### Exercise details
All that is wanted is how many lines in the records below include the string "Eudorcas".

### Data section
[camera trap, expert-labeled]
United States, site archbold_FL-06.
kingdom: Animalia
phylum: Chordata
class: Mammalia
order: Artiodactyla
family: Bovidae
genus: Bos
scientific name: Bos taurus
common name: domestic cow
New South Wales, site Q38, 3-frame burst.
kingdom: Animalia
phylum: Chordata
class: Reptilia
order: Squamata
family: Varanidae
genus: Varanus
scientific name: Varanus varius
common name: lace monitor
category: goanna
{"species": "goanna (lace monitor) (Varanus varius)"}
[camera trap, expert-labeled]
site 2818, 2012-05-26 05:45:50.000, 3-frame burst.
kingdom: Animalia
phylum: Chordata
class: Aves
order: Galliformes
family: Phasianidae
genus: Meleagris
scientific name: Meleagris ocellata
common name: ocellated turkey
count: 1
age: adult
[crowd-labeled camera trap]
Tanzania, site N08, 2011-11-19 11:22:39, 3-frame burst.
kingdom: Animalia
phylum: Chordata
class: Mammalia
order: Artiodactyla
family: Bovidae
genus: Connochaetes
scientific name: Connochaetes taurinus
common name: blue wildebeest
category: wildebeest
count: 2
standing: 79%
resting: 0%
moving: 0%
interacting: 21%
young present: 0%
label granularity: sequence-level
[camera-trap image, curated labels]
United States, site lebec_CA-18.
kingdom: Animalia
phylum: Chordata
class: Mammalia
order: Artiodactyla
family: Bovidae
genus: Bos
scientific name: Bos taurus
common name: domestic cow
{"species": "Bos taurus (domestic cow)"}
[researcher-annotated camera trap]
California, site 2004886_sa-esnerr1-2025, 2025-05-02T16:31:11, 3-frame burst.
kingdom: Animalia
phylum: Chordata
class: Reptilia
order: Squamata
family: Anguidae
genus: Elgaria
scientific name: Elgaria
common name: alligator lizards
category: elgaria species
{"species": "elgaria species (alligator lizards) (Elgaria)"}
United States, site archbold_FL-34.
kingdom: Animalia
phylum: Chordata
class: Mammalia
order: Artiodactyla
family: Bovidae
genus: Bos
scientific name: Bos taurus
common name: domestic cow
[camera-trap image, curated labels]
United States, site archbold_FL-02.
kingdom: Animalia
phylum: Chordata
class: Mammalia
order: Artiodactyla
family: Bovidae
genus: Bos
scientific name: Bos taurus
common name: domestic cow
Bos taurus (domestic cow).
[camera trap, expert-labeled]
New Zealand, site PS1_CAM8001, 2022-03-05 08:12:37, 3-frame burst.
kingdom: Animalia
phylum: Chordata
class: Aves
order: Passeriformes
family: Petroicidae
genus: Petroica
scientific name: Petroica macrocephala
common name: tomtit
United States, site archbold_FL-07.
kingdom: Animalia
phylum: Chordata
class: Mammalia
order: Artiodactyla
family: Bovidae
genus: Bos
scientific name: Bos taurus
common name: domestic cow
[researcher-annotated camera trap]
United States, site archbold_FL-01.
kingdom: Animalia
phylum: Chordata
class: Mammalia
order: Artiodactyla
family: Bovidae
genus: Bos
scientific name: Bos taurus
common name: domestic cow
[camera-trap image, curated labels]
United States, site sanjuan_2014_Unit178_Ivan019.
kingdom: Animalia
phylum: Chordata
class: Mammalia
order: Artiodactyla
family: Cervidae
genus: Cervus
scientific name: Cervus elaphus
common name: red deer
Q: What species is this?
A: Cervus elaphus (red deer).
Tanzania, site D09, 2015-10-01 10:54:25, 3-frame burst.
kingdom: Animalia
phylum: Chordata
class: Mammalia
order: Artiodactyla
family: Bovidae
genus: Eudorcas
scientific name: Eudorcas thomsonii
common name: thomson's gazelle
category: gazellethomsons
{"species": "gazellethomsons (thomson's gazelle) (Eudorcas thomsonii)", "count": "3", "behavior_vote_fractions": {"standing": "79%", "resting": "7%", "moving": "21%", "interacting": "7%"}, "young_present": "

### Solution to this task
3